**DIRECTIVES**:
- 1) In the restaurant profile, reproduce the passage between "After toiling at" and "this time, inimitable.", inclusive, substituting "dining desert" for "culinary wasteland".
- 2) According to the restaurant profile, what name did Seasons Eats have before the Costas changed it?
- 3) Name every restaurant or shop mentioned in the restaurant profile.

**SELECTION**:
####
Seasons Eats: Stamford's Hidden Gem in Plain Sight

Lou Gorfain

What to call it?

By all outward appearances, Seasons Eats looks like your typical lunch takeout storefront. Looking through the window, you witness chaotic swarms of downtown types picking up a salad or sandwich to take back to their desks. But peer a little closer and discover a culinary gem that defies categorization.   

"We're not a deli. We're not a sandwich shop," says Phil Costas, a New York Times Three Star chef, who with his wife Liz, runs the place. “Maybe we're a cafe. I don’t know. We keep evolving.”

That’s why the Costas have just changed the name from Katie’s Gourmet to Seasons Eats. What started as a gourmet specialty shop 16 years ago, an offshoot  of their highly successful American restaurant Kathleen’s, has become a… I don’t know, maybe the best word for it is indeed  “Eats.” In this tiny 1300 square foot storefront, Phil and his five elves serve nearly 1400 delightfully inventive breakfasts, lunches and dinners a week.

“Seasons” may be even more descriptive. Not just because a seasoned Chef cooks with seasonal ingredients, but also because Phil Costas seasons his food like a jazz musician. He riffs on the simple standards, soups, sandwiches, salads, plying the palate with unexpected flavor notes supplied by herbs, spices, smokes, or sauces.

Take, for instance, the good old American standard tuna fish sandwich. In one of his many iterations on this classic, Chef Phil starts with Yellowfin, drying it completely before lightly flaking the flesh. He mixes in basil and roasted red pepper, binds the complementary flavors and textures with olive oil rather than mayo, and then lets the medley play out on a tasty Ciabatta Roll.  In another interpretation, Phil embellishes the tuna with cilantro and relish and then marries the ingredients with a healthy yogurt and mustard sauce.  

“My customers don’t want anything too far out there or too complicated,” Phil reminds himself constantly. “I keep my menu simple, but with twists. One or two, no more.”

After toiling at his family restaurant from the time he was eight years old, and then cooking under ten different trained chefs, Phil made his own name at the acclaimed Bella Luna in Greenwich. In 1996, he and Liz opened their own place, Kathleen’s, in Stamford, at a time when the town was a culinary wasteland.  Their instant success heralded the city’s dining boom, and within a couple of years over 40 new restaurants crowded Kathleen’s right out of business.  Phil and Liz were left with just their adjacent specialty shop and a huge, frightening debt. To my mind, Seasons Eats may now be Phil’s twist on Kathleen’s...smaller, simpler, more personal, and this time, inimitable. 

To that end, Phil is expanding his dinner menu, making it available for takeout or sit down until 7 at night (and eventually later.) He’ll feature his homemade chicken, turkey and beef stews for winter. In the summer the fare lightens and will be served both inside and al fresco -- across from the stunning revival of old City Hall.  Like the daytime menu, the emphasis will be on healthy, seasonal, comfort foods. Familiar, but with a twist.
####
**STORED ROWS**:
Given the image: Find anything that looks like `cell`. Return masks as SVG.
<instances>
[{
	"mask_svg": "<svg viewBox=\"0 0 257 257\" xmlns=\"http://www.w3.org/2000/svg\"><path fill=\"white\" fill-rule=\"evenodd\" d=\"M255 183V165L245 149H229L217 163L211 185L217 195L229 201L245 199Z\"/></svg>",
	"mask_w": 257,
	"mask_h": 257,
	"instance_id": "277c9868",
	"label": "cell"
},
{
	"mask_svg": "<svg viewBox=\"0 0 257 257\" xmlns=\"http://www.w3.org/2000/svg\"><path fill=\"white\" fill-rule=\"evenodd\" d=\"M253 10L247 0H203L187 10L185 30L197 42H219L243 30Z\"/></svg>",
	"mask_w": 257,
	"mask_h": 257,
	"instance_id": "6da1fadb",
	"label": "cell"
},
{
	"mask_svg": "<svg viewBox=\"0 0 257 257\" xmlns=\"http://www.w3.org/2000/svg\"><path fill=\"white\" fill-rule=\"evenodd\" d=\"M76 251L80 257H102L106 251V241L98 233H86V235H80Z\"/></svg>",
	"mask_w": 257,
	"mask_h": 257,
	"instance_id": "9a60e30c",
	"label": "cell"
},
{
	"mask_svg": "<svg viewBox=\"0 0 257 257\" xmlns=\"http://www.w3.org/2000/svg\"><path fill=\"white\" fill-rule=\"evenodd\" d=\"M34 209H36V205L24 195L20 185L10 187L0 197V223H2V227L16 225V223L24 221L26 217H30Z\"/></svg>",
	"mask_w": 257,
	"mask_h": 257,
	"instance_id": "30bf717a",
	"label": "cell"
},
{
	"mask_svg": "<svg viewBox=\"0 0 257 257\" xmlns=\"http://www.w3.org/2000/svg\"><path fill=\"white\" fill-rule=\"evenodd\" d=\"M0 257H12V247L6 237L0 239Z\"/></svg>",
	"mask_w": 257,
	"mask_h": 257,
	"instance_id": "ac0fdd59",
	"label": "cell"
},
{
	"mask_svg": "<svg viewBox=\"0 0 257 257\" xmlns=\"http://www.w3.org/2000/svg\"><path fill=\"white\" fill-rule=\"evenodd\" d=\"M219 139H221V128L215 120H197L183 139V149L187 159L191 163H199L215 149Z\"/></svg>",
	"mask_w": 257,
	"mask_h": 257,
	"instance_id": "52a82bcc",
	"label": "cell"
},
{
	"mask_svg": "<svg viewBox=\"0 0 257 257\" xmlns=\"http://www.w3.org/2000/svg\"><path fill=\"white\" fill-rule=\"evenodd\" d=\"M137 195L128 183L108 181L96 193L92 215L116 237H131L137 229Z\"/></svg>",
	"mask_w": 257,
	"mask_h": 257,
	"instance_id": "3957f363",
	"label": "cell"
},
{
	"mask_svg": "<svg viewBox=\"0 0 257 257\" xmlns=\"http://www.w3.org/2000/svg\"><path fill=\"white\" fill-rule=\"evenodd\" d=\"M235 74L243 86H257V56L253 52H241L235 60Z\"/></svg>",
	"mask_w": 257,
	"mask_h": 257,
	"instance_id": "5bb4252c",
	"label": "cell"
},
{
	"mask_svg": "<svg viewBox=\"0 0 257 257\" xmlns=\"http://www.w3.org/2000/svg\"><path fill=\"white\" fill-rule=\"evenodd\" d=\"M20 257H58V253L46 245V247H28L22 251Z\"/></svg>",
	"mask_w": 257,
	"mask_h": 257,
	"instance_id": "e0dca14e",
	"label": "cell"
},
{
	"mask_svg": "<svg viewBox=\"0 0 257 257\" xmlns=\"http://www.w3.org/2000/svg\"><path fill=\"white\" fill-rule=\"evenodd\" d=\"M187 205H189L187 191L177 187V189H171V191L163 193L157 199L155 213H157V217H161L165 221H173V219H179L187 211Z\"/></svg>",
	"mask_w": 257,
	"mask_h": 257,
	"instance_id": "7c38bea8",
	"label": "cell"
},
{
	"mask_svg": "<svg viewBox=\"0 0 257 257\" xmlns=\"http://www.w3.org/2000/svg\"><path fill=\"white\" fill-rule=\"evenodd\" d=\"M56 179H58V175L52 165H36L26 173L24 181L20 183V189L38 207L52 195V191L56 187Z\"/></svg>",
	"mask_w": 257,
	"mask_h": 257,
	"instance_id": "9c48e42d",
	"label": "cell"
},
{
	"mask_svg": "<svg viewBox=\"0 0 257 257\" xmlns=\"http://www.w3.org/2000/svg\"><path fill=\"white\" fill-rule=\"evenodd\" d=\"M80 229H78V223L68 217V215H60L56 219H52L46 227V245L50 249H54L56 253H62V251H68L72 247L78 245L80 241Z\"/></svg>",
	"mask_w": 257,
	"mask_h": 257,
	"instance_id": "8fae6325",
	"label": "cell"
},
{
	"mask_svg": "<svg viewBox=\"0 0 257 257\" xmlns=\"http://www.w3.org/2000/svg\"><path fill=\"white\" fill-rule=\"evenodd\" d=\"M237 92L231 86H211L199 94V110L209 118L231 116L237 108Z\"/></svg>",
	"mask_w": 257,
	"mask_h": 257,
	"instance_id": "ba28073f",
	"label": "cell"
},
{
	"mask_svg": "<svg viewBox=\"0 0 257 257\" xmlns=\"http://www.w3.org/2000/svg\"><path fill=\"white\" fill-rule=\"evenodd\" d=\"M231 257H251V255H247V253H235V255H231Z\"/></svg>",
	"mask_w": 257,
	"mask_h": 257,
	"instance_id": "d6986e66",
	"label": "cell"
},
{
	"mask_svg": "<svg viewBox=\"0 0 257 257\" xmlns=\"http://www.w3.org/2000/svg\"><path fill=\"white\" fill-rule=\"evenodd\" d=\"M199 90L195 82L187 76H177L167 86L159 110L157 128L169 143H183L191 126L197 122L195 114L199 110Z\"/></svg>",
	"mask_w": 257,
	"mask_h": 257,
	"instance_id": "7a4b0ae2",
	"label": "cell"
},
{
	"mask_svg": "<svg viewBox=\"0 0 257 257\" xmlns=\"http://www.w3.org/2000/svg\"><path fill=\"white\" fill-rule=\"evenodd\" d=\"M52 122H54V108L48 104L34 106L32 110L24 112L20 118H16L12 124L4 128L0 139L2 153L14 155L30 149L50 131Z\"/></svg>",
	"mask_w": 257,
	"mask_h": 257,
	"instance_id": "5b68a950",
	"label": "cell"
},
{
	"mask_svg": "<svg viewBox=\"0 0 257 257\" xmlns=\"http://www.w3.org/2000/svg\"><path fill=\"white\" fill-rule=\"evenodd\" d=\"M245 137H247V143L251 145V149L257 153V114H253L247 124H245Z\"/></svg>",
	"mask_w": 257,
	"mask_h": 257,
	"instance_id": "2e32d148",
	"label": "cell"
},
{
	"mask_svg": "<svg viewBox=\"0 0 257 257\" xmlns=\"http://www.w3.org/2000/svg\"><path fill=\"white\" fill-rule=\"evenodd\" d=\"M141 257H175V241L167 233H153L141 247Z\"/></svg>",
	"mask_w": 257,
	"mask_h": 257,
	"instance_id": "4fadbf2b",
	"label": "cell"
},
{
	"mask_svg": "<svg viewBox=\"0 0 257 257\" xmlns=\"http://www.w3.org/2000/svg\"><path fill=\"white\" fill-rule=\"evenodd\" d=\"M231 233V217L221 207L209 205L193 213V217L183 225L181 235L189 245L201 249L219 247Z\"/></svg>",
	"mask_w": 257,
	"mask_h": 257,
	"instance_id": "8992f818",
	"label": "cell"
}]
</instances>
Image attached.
####
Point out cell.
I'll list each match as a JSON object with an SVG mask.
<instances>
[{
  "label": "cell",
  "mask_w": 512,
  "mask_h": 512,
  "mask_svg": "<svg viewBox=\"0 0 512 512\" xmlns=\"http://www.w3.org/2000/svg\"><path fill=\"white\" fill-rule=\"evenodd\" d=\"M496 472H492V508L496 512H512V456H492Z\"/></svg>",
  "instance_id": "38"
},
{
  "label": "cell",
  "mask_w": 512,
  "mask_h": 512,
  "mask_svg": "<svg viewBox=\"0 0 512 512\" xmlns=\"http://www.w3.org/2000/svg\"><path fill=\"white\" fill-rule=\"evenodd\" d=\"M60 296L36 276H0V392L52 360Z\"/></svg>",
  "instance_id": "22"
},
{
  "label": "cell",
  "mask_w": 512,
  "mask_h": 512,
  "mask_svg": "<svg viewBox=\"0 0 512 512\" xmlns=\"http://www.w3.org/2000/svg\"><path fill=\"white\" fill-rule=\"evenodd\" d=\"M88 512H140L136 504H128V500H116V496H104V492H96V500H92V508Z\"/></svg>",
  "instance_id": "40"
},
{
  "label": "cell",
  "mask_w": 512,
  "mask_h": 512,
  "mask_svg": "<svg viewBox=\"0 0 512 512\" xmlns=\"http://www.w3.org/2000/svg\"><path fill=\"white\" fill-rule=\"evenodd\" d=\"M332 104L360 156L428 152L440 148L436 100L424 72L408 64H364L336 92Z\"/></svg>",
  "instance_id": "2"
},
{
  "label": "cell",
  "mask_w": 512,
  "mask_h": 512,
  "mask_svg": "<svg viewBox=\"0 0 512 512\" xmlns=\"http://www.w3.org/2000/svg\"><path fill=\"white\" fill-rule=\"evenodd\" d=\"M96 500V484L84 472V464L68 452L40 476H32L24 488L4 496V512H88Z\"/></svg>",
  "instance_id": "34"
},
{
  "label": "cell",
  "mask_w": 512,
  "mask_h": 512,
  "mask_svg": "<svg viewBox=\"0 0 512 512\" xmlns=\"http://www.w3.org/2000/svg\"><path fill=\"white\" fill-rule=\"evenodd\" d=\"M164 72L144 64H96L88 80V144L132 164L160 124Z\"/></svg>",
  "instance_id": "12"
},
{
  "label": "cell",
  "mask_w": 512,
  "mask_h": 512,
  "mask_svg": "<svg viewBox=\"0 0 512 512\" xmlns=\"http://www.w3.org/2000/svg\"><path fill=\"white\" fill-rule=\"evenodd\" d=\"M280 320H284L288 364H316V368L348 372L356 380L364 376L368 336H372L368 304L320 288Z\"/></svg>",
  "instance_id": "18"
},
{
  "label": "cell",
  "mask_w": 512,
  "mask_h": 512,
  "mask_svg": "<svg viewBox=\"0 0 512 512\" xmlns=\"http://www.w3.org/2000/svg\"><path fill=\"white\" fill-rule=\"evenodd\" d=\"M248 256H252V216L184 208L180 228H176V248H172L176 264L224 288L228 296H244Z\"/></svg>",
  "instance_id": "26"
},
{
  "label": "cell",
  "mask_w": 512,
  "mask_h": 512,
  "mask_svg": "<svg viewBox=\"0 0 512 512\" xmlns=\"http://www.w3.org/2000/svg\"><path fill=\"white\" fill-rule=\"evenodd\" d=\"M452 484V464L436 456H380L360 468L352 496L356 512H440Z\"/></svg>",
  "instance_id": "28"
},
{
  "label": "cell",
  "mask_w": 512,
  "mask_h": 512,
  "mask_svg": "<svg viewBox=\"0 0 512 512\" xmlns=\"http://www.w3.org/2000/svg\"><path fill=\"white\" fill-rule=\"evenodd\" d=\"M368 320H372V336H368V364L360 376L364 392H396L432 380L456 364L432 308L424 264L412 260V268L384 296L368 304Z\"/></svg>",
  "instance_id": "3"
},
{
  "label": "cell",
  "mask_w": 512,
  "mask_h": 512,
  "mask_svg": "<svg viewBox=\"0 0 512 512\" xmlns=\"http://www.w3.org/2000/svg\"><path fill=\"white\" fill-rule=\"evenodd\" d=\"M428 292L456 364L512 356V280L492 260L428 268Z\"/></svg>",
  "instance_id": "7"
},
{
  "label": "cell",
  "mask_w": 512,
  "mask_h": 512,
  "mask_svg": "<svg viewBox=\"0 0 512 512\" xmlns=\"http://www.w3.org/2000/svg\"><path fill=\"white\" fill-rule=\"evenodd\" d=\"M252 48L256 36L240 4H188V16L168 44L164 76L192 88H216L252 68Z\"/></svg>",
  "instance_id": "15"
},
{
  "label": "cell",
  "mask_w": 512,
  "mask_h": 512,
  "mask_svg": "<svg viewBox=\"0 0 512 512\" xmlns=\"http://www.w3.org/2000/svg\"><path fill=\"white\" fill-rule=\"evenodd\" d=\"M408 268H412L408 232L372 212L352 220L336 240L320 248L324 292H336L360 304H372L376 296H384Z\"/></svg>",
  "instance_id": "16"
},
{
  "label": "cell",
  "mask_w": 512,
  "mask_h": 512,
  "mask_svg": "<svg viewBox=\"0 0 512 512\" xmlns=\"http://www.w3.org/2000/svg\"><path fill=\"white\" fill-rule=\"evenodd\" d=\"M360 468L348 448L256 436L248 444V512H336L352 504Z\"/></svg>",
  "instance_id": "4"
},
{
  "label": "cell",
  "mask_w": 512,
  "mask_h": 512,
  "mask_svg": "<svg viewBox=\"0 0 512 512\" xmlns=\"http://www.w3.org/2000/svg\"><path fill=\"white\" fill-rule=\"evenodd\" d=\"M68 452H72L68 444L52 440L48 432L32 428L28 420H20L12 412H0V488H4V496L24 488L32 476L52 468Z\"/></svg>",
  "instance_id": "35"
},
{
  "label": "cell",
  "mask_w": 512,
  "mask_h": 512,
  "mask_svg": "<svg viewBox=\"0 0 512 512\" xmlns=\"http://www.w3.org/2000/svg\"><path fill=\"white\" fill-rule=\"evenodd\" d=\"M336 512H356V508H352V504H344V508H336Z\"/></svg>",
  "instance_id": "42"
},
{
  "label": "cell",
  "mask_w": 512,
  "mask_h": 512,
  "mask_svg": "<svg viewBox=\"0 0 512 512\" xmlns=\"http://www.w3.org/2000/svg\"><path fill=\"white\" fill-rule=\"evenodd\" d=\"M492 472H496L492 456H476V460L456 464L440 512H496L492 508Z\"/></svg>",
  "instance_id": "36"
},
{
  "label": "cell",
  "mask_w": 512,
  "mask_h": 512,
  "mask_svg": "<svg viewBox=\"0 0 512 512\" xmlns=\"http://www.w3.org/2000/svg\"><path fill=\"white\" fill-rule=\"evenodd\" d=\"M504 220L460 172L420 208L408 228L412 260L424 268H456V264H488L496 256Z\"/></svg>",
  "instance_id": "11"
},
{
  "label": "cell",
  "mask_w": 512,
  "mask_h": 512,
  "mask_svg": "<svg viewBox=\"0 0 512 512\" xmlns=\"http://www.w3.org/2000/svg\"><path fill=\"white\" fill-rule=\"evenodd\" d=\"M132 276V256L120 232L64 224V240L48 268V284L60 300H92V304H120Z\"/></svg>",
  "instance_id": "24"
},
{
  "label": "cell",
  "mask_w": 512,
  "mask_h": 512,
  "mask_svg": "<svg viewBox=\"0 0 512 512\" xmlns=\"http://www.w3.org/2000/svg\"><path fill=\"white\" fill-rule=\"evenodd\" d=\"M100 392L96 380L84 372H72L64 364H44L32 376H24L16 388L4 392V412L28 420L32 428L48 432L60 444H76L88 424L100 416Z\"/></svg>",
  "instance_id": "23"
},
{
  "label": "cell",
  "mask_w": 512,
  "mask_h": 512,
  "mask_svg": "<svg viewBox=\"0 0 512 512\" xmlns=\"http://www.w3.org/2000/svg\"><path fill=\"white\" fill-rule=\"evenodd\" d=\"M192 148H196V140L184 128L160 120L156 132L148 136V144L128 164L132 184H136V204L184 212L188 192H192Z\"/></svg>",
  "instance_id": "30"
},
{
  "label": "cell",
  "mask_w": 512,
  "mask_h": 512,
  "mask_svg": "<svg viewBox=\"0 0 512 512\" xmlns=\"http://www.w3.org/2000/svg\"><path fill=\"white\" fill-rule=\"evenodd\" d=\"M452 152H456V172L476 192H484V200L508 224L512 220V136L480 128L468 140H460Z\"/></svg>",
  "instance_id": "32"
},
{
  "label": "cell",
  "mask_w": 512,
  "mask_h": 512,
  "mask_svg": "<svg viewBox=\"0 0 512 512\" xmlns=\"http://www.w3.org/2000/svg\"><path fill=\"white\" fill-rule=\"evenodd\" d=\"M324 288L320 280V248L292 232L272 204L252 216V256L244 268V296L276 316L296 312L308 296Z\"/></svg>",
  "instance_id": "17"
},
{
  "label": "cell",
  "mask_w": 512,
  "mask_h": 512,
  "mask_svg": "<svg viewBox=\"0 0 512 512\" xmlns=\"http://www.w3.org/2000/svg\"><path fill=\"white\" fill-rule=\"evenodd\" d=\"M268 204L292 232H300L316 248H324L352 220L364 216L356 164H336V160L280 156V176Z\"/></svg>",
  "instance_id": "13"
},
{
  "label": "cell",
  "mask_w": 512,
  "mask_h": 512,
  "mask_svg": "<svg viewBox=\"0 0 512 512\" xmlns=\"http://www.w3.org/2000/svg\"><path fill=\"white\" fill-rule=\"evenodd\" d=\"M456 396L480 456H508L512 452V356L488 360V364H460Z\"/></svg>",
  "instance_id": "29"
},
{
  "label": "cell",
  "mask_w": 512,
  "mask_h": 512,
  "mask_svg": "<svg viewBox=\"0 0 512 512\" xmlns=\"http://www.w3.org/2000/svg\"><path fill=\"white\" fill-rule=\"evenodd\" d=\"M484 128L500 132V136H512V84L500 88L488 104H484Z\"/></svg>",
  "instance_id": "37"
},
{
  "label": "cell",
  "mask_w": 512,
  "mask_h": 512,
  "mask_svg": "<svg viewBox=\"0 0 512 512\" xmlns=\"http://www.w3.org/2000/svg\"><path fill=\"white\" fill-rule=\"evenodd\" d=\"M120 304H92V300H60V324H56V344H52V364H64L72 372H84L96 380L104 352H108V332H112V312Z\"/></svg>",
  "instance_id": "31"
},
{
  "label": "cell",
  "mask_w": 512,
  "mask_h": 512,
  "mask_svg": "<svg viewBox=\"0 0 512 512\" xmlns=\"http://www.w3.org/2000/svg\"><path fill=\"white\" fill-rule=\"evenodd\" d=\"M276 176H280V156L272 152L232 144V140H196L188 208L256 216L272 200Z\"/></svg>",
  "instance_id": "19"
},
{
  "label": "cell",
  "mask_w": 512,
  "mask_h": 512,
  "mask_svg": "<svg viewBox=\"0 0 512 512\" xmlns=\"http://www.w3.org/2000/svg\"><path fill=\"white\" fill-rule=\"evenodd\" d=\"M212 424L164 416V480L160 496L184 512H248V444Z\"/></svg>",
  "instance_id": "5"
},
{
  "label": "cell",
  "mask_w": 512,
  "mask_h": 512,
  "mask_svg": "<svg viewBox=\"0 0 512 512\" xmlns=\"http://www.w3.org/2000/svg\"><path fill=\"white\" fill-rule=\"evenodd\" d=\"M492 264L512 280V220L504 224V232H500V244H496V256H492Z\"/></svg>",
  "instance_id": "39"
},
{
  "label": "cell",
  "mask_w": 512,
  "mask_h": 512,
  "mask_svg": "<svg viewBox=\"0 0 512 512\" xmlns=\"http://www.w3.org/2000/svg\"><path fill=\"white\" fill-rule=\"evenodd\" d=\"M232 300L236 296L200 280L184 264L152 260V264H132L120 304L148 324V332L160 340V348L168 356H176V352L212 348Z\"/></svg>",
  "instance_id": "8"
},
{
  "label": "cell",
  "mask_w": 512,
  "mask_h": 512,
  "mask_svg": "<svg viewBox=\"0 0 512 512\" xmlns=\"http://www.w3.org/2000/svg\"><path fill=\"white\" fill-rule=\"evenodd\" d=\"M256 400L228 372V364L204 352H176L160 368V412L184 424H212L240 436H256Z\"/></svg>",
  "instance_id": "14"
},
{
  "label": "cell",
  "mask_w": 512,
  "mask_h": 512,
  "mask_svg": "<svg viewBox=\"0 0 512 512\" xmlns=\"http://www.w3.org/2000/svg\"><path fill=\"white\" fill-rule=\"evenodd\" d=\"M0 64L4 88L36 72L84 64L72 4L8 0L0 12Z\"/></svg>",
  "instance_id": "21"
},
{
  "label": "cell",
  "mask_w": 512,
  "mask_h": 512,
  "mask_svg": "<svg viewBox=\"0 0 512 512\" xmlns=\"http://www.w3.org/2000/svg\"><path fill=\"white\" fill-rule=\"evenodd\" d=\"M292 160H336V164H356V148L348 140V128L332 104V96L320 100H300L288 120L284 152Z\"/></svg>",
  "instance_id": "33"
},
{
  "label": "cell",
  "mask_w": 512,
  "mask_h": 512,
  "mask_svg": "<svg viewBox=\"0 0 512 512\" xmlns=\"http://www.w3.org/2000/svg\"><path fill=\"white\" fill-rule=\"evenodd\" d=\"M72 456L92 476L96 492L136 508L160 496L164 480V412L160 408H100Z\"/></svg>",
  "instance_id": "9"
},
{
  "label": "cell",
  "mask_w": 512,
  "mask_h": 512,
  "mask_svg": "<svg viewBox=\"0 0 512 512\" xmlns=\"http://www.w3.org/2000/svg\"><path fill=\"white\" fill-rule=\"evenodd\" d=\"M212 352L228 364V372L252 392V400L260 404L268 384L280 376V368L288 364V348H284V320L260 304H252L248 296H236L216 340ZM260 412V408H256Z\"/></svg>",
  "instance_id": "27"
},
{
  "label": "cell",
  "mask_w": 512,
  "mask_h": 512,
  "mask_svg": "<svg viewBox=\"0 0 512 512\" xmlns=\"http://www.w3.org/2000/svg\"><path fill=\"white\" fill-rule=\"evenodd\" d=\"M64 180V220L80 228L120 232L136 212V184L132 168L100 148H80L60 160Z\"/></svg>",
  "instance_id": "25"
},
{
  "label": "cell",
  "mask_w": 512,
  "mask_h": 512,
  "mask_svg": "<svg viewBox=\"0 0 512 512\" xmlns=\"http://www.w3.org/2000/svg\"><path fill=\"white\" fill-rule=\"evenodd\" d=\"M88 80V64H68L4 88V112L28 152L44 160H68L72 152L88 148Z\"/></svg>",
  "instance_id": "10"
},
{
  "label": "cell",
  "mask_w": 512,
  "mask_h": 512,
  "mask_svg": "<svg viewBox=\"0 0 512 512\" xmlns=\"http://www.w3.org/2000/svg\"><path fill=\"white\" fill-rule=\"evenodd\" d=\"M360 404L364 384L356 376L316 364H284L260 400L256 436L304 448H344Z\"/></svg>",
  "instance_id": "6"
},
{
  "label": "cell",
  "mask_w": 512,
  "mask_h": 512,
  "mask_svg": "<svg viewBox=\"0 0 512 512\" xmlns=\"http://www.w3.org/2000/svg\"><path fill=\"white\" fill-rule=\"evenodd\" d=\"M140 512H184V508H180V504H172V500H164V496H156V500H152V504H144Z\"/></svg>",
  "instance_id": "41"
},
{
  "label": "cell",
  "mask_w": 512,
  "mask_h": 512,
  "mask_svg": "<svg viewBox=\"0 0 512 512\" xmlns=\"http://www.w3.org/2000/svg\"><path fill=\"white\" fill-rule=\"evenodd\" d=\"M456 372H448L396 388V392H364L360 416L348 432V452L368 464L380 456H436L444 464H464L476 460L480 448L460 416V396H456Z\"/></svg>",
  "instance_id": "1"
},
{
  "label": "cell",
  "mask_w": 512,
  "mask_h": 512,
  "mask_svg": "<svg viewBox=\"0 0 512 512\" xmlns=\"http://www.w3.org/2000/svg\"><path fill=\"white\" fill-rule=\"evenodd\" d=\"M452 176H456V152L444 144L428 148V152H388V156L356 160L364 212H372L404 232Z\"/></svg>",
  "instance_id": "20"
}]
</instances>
####
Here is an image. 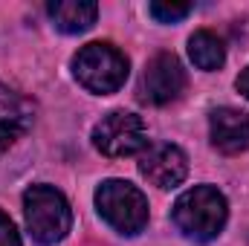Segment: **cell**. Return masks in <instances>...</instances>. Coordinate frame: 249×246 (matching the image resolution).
####
**EXPECTED ANSWERS**:
- 1)
After toiling at his family restaurant from the time he was eight years old, and then cooking under ten different trained chefs, Phil made his own name at the acclaimed Bella Luna in Greenwich. In 1996, he and Liz opened their own place, Kathleen’s, in Stamford, at a time when the town was a dining desert.  Their instant success heralded the city’s dining boom, and within a couple of years over 40 new restaurants crowded Kathleen’s right out of business.  Phil and Liz were left with just their adjacent specialty shop and a huge, frightening debt. To my mind, Seasons Eats may now be Phil’s twist on Kathleen’s...smaller, simpler, more personal, and this time, inimitable.

- 2) Katie’s Gourmet

- 3)
- Seasons Eats
- Katie’s Gourmet
- Kathleen’s
- Bella Luna